> **Records shown**:

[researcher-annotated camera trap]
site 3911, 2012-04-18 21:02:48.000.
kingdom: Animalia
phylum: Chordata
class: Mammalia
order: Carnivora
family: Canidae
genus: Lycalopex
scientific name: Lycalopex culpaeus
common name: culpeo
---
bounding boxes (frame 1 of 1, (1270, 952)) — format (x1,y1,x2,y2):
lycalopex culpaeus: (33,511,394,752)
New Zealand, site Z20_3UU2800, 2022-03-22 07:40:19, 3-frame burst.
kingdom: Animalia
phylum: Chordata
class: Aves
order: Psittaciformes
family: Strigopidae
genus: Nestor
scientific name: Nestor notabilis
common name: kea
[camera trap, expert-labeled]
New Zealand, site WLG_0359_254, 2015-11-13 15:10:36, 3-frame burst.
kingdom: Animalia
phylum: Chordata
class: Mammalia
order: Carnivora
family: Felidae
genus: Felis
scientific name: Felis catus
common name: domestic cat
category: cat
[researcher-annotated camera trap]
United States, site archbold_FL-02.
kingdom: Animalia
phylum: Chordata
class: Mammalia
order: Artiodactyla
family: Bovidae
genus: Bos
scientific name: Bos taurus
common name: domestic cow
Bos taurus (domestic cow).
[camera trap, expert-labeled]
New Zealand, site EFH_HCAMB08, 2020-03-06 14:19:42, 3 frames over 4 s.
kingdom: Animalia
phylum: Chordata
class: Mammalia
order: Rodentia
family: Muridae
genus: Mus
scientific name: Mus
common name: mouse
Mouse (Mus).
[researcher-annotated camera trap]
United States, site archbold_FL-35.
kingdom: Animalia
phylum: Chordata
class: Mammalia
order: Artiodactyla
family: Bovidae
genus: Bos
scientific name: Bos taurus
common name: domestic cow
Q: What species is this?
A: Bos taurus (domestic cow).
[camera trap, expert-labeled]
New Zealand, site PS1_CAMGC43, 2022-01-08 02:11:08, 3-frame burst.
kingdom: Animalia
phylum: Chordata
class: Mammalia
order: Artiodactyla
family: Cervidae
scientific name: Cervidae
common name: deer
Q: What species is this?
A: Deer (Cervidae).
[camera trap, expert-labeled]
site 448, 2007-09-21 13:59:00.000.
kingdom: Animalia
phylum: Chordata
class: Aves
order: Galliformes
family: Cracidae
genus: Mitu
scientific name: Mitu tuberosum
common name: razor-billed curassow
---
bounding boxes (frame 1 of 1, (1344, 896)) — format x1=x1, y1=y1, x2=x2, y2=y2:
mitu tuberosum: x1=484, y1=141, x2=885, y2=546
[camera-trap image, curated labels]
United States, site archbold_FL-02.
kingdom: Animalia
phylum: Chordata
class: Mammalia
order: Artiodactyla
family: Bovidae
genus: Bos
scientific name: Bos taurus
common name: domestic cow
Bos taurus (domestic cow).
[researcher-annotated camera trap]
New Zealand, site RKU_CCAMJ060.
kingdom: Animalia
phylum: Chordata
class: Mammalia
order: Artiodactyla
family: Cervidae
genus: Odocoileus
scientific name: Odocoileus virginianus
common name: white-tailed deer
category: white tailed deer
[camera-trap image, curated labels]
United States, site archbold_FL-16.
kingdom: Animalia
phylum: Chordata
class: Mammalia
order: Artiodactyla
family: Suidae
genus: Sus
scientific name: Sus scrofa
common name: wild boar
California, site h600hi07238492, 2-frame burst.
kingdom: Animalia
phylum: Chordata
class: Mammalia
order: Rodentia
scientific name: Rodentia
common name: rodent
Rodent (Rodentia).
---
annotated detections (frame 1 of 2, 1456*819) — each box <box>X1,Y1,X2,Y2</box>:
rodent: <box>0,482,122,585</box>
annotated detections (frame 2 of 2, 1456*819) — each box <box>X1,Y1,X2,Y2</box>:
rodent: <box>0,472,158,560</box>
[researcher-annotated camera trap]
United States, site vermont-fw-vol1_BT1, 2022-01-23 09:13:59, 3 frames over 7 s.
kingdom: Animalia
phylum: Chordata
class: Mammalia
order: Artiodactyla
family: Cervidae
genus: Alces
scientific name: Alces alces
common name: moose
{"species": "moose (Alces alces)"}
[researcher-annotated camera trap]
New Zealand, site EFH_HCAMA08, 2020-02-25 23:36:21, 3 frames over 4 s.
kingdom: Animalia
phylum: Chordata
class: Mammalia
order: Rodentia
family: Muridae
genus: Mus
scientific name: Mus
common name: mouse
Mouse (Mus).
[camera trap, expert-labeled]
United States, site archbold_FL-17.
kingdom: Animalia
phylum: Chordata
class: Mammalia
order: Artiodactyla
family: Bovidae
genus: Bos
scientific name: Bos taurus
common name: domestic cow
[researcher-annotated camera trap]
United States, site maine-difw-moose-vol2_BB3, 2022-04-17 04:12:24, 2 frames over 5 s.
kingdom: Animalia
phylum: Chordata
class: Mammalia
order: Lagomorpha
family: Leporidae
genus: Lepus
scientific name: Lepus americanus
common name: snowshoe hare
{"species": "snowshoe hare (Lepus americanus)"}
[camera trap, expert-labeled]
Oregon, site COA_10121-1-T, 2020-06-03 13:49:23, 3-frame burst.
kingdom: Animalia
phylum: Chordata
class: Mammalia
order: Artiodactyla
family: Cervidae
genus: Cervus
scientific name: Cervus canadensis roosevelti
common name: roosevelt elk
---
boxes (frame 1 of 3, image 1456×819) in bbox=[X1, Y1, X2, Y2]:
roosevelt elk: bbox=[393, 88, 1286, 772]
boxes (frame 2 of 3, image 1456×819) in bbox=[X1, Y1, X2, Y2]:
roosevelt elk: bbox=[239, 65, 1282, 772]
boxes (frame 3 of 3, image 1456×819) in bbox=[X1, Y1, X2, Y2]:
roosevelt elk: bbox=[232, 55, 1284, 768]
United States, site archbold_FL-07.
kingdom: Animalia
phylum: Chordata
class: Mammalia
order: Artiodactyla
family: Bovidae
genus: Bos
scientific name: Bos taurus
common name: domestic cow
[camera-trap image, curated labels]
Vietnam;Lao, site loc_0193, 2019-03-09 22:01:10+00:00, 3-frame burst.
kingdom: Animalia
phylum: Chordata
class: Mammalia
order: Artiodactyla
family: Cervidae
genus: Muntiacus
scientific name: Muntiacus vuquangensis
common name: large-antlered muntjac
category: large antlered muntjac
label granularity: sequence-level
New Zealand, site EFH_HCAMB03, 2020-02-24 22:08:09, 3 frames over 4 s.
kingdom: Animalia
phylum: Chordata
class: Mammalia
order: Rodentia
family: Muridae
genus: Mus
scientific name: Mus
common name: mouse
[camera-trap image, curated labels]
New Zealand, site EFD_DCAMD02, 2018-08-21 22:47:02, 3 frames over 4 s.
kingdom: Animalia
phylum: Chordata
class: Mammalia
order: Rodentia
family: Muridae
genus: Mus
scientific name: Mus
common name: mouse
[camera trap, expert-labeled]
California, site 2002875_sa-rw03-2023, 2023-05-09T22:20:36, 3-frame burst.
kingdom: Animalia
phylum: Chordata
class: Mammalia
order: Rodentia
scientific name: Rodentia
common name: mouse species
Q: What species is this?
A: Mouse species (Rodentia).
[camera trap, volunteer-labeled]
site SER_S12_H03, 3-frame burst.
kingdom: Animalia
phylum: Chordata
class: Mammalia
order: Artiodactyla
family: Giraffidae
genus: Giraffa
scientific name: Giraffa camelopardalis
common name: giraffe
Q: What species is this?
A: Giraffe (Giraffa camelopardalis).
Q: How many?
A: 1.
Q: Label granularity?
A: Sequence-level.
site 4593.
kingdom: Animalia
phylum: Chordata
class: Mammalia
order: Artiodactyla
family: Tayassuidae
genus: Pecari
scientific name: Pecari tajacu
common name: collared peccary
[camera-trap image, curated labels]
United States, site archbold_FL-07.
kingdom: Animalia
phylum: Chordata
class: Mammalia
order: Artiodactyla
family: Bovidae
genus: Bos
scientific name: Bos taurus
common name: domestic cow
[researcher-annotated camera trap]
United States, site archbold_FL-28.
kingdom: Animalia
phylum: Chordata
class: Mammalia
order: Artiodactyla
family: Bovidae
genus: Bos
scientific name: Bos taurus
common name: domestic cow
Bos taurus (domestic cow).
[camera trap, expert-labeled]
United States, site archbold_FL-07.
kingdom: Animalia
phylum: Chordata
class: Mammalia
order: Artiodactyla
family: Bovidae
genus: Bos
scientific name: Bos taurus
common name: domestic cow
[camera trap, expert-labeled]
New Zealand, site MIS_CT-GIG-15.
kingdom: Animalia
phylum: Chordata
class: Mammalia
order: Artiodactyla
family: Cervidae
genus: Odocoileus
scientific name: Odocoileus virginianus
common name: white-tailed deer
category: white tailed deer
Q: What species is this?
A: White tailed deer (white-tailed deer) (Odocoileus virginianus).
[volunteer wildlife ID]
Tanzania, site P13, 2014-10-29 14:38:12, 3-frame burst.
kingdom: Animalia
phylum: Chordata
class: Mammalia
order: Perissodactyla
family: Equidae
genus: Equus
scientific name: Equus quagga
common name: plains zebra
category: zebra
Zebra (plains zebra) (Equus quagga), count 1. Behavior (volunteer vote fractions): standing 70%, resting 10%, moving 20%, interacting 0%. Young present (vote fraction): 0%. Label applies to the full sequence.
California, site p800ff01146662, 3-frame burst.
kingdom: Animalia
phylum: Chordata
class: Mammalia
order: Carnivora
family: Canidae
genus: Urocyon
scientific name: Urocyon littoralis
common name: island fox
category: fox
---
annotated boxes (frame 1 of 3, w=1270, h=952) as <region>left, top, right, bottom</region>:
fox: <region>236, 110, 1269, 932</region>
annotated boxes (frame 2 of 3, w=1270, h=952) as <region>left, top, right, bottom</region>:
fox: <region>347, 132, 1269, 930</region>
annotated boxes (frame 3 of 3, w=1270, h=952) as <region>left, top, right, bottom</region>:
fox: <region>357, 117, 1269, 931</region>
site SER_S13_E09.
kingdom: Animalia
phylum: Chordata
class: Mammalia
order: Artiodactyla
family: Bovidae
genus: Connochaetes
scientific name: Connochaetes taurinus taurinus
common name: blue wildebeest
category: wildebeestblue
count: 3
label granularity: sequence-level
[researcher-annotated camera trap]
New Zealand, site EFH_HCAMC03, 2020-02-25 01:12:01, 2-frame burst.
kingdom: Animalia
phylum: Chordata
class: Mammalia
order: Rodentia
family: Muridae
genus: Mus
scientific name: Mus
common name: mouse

> **What is being asked**: Pull every line containing "frames" out of the material and copy it.

> **Finished task**:
New Zealand, site EFH_HCAMB08, 2020-03-06 14:19:42, 3 frames over 4 s.
United States, site vermont-fw-vol1_BT1, 2022-01-23 09:13:59, 3 frames over 7 s.
New Zealand, site EFH_HCAMA08, 2020-02-25 23:36:21, 3 frames over 4 s.
United States, site maine-difw-moose-vol2_BB3, 2022-04-17 04:12:24, 2 frames over 5 s.
New Zealand, site EFH_HCAMB03, 2020-02-24 22:08:09, 3 frames over 4 s.
New Zealand, site EFD_DCAMD02, 2018-08-21 22:47:02, 3 frames over 4 s.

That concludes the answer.